Study text =>
::::::::::

Data were derived from Patel G, et al. Poster P007. Presented at: ACAAI Annual Scientific Meeting; Nov 10-14, 2022; Louisville, Ky.

“Previous studies have demonstrated the safety and efficacy of amoxicillin challenges in children with a penicillin allergy label,” she continued. “There is a need for novel strategies to increase penicillin allergy testing beyond specialist centers.”

Gaytri patel

Patel and colleagues recruited 87 children aged 2 to 18 years (54% boys; 31% white) with a penicillin allergy label who presented for routine visits at an outpatient general pediatrics clinic. Telephone screenings gathered information about the patients’ reactions and parental beliefs connected to penicillin allergy.

Parents answered questions about their child’s history of penicillin reactions. More than 80% reported rash, which was the most common reaction, followed by facial swelling, diarrhea and fever, reported by approximately 30% each.

Seventeen participants received 250 mg of amoxicillin spread between two doses, followed by a 60-minute observation period where they completed their routine pediatric visit. Seven to 10 days later, researchers assessed delayed symptoms via phone.

::::::::::

Explore the material =>
1. For each statement, (a) through (c), say whether it agrees with the penicillin allergy article, answering yes or no and quoting the words that settle it. (a) The children recruited were between 2 and 18 years old. (b) Parents reported fever as the most common reaction. (c) Researchers checked for delayed symptoms at an in-person visit.
2. Using the penicillin allergy article, answer each question briefly.
(a) Where did the children come for their routine visits?
(b) What dose of amoxicillin did the seventeen participants receive?
(c) How long was the observation period after the doses?
3. Carry on writing the penicillin allergy article, starting right after its final sentence.
The items that come after this point have no connection to the penicillin allergy article.

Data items
::::::::::

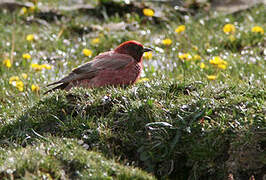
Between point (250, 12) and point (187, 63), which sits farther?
point (250, 12)

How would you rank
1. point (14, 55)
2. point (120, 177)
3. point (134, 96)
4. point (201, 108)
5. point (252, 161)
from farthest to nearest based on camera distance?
point (14, 55) < point (134, 96) < point (201, 108) < point (252, 161) < point (120, 177)

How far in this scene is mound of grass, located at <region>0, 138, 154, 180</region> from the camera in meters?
3.59

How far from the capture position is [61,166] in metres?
3.74

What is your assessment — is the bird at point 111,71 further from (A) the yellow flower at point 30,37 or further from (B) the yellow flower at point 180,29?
(A) the yellow flower at point 30,37

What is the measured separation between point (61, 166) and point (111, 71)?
6.82ft

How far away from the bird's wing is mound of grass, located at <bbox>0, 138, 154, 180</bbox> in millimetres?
1878

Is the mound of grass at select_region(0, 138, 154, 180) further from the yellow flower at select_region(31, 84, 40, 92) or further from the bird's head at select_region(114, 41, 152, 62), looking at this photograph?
the bird's head at select_region(114, 41, 152, 62)

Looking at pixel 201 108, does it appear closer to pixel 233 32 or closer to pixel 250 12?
pixel 233 32

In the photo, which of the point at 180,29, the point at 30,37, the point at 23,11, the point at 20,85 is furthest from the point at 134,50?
the point at 23,11

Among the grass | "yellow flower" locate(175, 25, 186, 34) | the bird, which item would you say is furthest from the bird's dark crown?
"yellow flower" locate(175, 25, 186, 34)

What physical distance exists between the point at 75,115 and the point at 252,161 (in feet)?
5.98

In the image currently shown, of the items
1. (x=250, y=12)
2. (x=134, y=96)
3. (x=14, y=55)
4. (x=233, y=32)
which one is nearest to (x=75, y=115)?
(x=134, y=96)

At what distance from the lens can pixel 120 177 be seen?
3.65 meters

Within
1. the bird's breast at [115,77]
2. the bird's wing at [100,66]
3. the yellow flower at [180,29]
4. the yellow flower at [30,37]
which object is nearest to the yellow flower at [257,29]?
the yellow flower at [180,29]
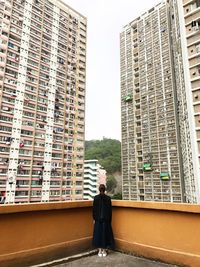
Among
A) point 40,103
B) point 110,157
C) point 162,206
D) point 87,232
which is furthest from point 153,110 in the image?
point 110,157

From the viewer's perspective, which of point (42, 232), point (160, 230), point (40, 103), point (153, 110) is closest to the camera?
point (42, 232)

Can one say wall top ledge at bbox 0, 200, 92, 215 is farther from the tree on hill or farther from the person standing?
the tree on hill

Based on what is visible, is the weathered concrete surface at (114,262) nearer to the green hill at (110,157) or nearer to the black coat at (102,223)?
the black coat at (102,223)

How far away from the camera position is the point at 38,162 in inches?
1652

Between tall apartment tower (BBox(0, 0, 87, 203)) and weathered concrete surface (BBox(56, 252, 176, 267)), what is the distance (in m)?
36.4

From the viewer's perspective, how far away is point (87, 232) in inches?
187

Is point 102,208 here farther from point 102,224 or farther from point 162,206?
point 162,206

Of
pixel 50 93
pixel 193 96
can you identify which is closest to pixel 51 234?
pixel 193 96

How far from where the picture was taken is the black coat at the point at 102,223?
4.46m

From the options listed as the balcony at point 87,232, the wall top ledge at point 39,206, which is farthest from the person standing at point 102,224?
the wall top ledge at point 39,206

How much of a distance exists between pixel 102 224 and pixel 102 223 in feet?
0.07

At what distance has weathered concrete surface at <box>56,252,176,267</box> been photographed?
12.6 ft

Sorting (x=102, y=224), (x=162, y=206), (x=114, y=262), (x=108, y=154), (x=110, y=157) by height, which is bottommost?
(x=114, y=262)

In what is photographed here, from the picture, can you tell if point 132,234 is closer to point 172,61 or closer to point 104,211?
point 104,211
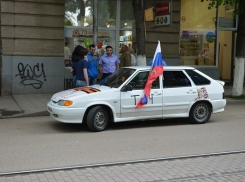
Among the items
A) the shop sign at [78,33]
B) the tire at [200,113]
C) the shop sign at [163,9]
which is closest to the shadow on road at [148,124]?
the tire at [200,113]

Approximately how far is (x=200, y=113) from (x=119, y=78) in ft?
7.35

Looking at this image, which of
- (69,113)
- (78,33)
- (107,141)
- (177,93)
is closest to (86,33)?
(78,33)

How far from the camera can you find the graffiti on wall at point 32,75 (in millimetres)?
14562

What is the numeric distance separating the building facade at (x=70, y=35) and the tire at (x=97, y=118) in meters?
6.40

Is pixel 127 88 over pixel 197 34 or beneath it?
beneath

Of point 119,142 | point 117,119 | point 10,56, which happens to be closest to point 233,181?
point 119,142

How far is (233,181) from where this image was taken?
5.53 m

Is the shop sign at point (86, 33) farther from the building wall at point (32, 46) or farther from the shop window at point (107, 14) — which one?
the building wall at point (32, 46)

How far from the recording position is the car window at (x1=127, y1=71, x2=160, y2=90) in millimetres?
9219

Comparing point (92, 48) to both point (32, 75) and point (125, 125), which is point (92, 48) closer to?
point (125, 125)

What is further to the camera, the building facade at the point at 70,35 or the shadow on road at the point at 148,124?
the building facade at the point at 70,35

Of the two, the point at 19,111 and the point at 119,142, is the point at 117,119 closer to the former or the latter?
the point at 119,142

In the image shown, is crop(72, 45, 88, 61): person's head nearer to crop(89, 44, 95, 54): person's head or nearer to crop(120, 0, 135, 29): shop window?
crop(89, 44, 95, 54): person's head

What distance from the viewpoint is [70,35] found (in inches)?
613
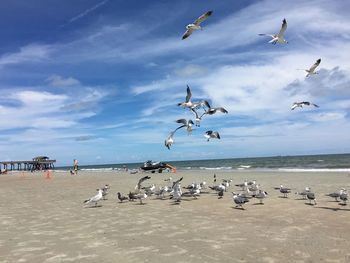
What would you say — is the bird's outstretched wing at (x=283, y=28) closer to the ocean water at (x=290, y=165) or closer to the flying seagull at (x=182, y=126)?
the flying seagull at (x=182, y=126)

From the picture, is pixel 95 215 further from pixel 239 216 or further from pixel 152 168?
pixel 152 168

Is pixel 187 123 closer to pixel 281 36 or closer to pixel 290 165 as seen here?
pixel 281 36

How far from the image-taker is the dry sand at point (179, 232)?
33.1ft

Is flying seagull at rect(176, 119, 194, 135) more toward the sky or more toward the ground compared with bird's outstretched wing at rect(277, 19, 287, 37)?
more toward the ground

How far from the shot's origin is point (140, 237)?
12.2 meters

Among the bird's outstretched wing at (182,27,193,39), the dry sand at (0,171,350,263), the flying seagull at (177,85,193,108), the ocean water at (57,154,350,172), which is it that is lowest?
the dry sand at (0,171,350,263)

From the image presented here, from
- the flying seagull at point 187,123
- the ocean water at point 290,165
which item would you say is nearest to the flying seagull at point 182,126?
the flying seagull at point 187,123

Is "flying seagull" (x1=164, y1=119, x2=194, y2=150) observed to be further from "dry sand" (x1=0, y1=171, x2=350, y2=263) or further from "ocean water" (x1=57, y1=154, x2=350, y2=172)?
"ocean water" (x1=57, y1=154, x2=350, y2=172)

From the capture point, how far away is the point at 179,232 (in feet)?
42.1

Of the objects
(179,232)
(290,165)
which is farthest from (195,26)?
(290,165)

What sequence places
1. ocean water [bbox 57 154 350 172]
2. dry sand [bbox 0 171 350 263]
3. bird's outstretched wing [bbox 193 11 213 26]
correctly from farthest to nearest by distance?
ocean water [bbox 57 154 350 172] < bird's outstretched wing [bbox 193 11 213 26] < dry sand [bbox 0 171 350 263]

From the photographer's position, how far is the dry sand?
1009 centimetres

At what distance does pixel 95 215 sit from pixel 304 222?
8.39 metres

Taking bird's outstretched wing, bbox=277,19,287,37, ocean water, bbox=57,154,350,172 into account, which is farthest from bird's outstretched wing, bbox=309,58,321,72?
ocean water, bbox=57,154,350,172
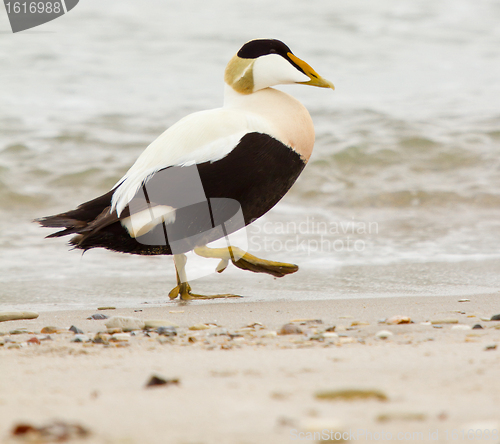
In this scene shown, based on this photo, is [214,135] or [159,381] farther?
[214,135]

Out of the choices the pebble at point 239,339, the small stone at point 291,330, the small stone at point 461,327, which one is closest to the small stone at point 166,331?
the pebble at point 239,339

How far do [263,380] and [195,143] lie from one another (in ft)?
5.62

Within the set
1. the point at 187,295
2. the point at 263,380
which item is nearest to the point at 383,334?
the point at 263,380

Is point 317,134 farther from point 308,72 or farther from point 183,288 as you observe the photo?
point 183,288

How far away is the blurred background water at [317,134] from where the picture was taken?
411cm

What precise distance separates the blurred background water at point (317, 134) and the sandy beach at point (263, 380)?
120 cm

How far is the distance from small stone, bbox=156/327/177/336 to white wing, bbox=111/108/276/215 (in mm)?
840

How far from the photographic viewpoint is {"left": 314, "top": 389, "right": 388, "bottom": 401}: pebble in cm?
125

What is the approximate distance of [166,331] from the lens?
229 cm

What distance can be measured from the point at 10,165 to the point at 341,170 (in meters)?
3.56

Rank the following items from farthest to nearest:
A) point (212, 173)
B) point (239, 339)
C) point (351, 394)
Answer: point (212, 173) < point (239, 339) < point (351, 394)

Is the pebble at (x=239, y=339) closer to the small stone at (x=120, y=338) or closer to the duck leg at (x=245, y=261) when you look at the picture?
the small stone at (x=120, y=338)

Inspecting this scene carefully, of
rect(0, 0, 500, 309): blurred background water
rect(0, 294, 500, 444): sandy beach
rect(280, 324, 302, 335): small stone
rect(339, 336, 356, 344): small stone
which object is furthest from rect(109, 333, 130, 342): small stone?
rect(0, 0, 500, 309): blurred background water

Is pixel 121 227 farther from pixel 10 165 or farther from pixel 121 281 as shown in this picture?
pixel 10 165
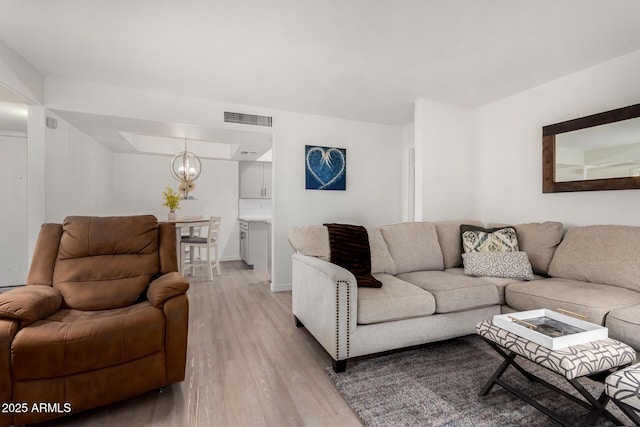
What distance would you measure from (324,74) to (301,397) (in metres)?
2.74

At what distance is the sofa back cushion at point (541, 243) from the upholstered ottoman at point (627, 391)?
1.70m

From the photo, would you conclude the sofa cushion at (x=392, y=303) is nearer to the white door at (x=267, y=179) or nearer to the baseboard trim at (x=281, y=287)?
the baseboard trim at (x=281, y=287)

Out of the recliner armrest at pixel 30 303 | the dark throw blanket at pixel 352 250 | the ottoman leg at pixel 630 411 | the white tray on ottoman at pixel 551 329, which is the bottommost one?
the ottoman leg at pixel 630 411

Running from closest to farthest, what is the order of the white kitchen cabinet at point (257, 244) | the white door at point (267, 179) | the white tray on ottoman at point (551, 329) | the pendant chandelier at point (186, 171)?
the white tray on ottoman at point (551, 329) < the pendant chandelier at point (186, 171) < the white kitchen cabinet at point (257, 244) < the white door at point (267, 179)

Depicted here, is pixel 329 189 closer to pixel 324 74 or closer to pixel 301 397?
pixel 324 74

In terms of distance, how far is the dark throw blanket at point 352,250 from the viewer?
245cm

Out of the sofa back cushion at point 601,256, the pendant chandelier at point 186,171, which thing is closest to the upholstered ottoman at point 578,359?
the sofa back cushion at point 601,256

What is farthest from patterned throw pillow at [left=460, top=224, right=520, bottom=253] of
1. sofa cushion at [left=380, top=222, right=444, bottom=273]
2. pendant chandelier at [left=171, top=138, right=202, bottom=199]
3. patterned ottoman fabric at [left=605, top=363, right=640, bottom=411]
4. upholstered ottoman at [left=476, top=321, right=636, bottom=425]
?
pendant chandelier at [left=171, top=138, right=202, bottom=199]

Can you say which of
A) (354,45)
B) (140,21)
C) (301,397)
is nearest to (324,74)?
(354,45)

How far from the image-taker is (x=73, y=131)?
359 centimetres

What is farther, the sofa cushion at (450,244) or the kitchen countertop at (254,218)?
the kitchen countertop at (254,218)

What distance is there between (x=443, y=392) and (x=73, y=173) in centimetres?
443

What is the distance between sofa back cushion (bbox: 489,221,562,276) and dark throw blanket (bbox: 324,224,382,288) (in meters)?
1.58

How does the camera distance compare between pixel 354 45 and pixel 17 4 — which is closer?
pixel 17 4
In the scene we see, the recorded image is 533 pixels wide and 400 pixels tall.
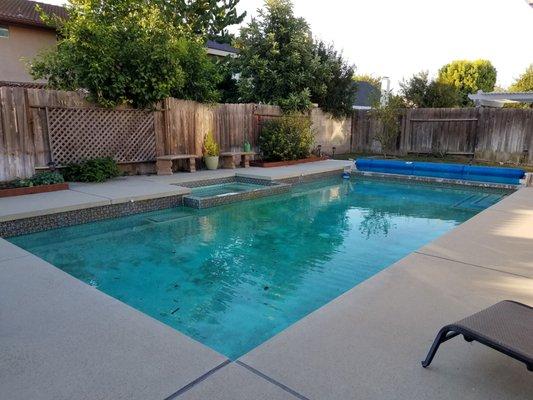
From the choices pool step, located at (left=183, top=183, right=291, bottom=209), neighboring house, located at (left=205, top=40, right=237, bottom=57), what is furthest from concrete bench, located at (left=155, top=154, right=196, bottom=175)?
neighboring house, located at (left=205, top=40, right=237, bottom=57)

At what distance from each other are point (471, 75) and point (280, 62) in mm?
18599

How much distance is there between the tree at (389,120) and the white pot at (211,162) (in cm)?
704

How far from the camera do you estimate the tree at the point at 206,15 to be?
597 inches

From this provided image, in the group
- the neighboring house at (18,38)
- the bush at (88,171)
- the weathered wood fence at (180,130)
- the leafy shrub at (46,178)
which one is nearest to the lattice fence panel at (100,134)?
the weathered wood fence at (180,130)

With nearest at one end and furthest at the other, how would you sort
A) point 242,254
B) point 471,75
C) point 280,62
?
1. point 242,254
2. point 280,62
3. point 471,75

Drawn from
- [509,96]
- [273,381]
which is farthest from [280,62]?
[273,381]

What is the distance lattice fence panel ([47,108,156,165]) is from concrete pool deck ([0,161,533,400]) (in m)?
5.34

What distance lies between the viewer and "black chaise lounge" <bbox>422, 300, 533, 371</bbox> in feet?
5.71

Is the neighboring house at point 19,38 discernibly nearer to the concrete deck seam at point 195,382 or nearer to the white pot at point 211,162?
the white pot at point 211,162

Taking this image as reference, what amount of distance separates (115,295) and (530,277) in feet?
12.8

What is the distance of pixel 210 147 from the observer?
1053 centimetres

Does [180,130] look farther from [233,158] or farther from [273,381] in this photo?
[273,381]

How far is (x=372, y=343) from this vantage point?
240 centimetres

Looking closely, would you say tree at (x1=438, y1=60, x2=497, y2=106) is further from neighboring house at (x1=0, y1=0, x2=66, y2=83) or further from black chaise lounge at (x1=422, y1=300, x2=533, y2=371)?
black chaise lounge at (x1=422, y1=300, x2=533, y2=371)
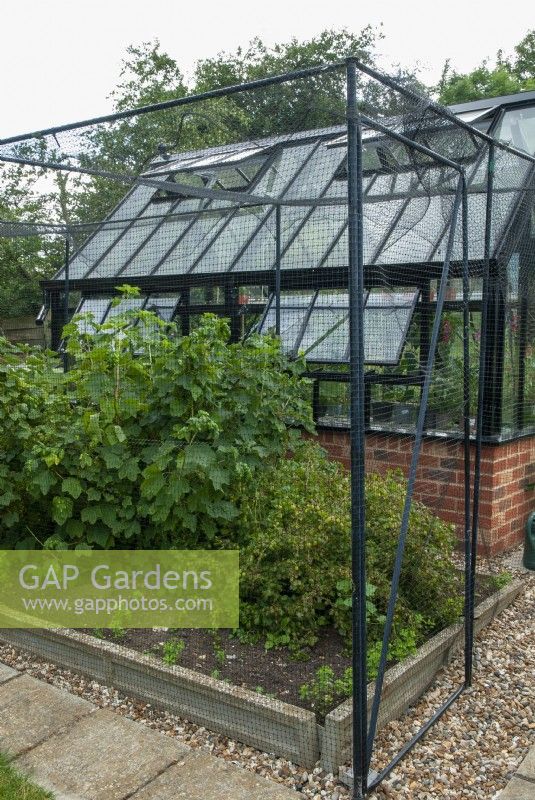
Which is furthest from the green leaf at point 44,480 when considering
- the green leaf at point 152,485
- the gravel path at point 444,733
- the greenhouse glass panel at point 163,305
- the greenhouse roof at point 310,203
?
the greenhouse glass panel at point 163,305

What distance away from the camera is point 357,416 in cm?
252

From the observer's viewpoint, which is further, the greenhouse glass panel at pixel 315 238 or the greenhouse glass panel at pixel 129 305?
the greenhouse glass panel at pixel 129 305

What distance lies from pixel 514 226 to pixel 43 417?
11.8 feet

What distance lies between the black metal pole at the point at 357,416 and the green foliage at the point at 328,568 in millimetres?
779

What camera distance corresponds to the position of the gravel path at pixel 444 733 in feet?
8.74

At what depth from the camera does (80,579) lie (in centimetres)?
413

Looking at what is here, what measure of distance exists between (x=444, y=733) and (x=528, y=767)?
1.24ft

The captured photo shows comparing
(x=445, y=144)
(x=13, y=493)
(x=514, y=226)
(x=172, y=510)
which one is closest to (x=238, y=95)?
(x=445, y=144)

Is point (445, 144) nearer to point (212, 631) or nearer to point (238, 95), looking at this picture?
point (238, 95)

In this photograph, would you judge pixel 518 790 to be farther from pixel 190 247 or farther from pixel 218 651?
pixel 190 247

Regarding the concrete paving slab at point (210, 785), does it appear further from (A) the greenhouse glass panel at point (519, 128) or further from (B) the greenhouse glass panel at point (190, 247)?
(A) the greenhouse glass panel at point (519, 128)

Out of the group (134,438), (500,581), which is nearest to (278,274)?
(134,438)

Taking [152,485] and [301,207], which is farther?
[301,207]

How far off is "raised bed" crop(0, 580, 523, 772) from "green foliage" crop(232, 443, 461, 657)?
19cm
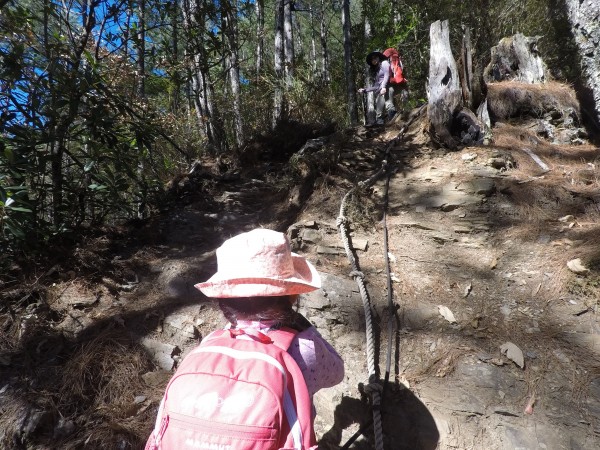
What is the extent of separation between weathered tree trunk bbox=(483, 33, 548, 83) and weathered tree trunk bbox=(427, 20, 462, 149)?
1281 mm

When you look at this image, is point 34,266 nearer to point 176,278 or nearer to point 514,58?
point 176,278

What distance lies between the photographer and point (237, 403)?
1.18m

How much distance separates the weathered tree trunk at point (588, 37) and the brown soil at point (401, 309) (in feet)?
Result: 4.03

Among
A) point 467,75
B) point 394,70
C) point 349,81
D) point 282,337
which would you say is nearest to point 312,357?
point 282,337

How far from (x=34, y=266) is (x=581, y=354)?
13.1 feet

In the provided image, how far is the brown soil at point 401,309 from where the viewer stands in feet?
6.75

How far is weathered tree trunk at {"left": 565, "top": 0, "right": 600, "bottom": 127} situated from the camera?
15.6 ft

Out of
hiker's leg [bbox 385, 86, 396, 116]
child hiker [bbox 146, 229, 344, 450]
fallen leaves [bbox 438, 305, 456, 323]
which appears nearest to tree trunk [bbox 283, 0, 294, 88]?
hiker's leg [bbox 385, 86, 396, 116]

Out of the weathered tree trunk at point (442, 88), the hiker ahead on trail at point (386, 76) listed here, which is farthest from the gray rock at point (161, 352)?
the hiker ahead on trail at point (386, 76)

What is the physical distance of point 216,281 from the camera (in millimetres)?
1426

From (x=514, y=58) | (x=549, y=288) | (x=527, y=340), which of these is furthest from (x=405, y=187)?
(x=514, y=58)

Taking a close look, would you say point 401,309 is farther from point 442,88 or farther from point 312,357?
point 442,88

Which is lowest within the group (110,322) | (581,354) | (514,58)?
(581,354)

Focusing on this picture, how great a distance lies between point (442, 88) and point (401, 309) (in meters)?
3.48
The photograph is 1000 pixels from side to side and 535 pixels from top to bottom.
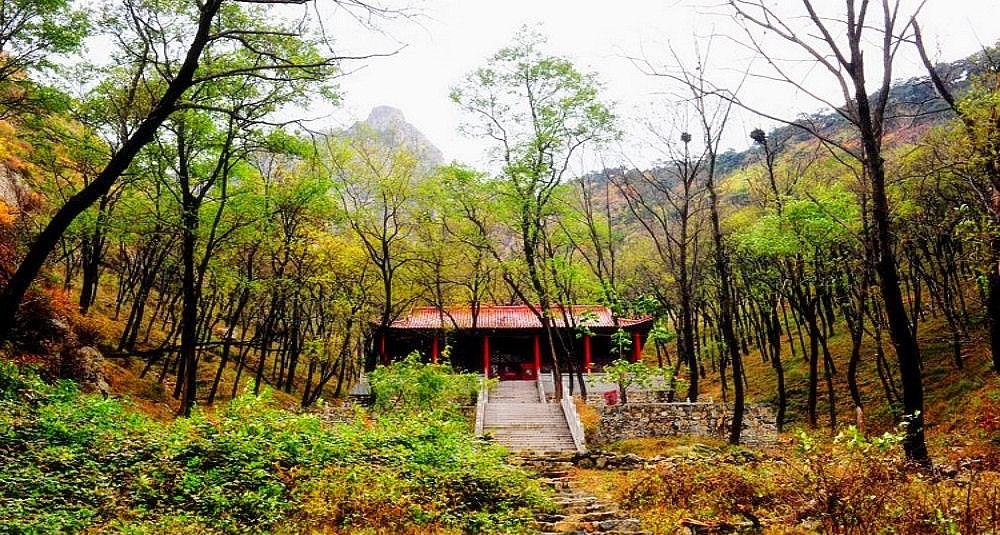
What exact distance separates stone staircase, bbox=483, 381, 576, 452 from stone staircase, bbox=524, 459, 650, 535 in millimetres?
7675

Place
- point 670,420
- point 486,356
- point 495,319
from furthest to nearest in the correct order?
point 495,319 → point 486,356 → point 670,420

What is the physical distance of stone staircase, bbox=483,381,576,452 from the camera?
18156 mm

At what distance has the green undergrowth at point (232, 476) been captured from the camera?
18.4ft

::::::::::

Results in order =>
1.
(a) Yes: "87 children aged 2 to 18 years"
(b) No: "More than 80% reported rash, which was the most common reaction"
(c) No: "researchers assessed delayed symptoms via phone"

2.
(a) At an outpatient general pediatrics clinic.
(b) 250 mg, spread between two doses.
(c) 60 minutes.

3.
“So far … 17 patients have completed and passed the amoxicillin challenge,” Patel said.

When parents were surveyed, 27 agreed with the statement that it is important for their child to have penicillin allergy testing, with 11 strongly agreeing, 17 neither agreeing nor disagreeing and seven disagreeing.

Also, 34 parents disagreed with the statement that avoiding penicillin could negatively impact their child’s health, with 14 agreeing, four strongly agreeing and 10 neither agreeing nor disagreeing.

The researchers further asked 20 of the parents of children who did not take the challenge why they did not participate. The most common response (80%) was that they were worried a reaction would cause a worse allergy. Other common responses included:

  • I think my child can avoid penicillin without any adverse effects (45%);
  • I personally think my child is still allergic regardless of testing (45%);
  • I do not have enough time to schedule this test (40%);
  • My child is afraid of having a reaction (35%);
  • My child will have difficulty taking medication (15%);
  • My child is too young (10%); or
  • Other (35%).

Only one of the patients who completed the challenge had a reaction, which was a delayed rash that resolved with antihistamines after 2 days. Also, 94% of the parents whose children completed the challenge said they will give penicillin to their child in the future if required.

“These preliminary results suggest that graded oral amoxicillin challenges can be performed in a pediatric primary care setting during routine visits,” Patel said.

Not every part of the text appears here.